Job:
Present the listing below as a Markdown table with the columns Number and Line text, one numbered row per line, starting at the line that contains "Observing this photograph, can" and ending at the last line of the listing. Leave out blank lines.
■ ■ ■
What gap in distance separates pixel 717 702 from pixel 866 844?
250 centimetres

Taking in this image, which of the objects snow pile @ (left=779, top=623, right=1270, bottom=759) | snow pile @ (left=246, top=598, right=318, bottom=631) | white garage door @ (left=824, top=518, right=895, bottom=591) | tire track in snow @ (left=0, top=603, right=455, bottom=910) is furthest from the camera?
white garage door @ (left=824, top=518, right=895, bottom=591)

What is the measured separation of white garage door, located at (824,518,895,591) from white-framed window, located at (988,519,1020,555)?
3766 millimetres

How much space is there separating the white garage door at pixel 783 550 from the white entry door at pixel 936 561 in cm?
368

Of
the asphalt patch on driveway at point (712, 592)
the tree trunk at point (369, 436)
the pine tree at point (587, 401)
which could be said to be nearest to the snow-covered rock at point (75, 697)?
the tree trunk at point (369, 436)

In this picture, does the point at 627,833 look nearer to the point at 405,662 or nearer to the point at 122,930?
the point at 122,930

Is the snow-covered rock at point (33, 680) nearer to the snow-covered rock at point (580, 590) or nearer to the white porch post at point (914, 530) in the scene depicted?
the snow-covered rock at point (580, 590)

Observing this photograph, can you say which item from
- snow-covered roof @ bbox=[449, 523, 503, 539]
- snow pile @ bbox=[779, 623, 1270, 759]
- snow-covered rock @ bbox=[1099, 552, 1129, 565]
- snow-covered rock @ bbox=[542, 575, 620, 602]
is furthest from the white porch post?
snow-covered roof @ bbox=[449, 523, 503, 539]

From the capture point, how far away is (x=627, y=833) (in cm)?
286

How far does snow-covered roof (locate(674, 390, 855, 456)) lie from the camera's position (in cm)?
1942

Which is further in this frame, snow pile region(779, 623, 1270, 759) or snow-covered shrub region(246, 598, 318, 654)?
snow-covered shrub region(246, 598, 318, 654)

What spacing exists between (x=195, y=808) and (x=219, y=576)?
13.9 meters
■ ■ ■
Task output:
| Number | Line text |
|---|---|
| 1 | Observing this photograph, can you say which item from |
| 2 | - snow-covered roof @ bbox=[449, 523, 503, 539] |
| 3 | - snow pile @ bbox=[779, 623, 1270, 759] |
| 4 | - snow-covered rock @ bbox=[1099, 552, 1129, 565] |
| 5 | - snow-covered rock @ bbox=[542, 575, 620, 602] |
| 6 | is furthest from the white porch post? |
| 7 | snow-covered roof @ bbox=[449, 523, 503, 539] |
| 8 | From the capture point, how far away is (x=627, y=833) (in cm)? |
| 9 | 286 |
| 10 | How far does snow-covered roof (locate(674, 390, 855, 456)) lie from the camera's position (in cm)? |
| 11 | 1942 |
| 12 | Which is further in this frame, snow pile region(779, 623, 1270, 759) or snow-covered shrub region(246, 598, 318, 654)? |
| 13 | snow-covered shrub region(246, 598, 318, 654) |
| 14 | What spacing exists between (x=195, y=808) and (x=219, y=576)? |
| 15 | 13.9 meters |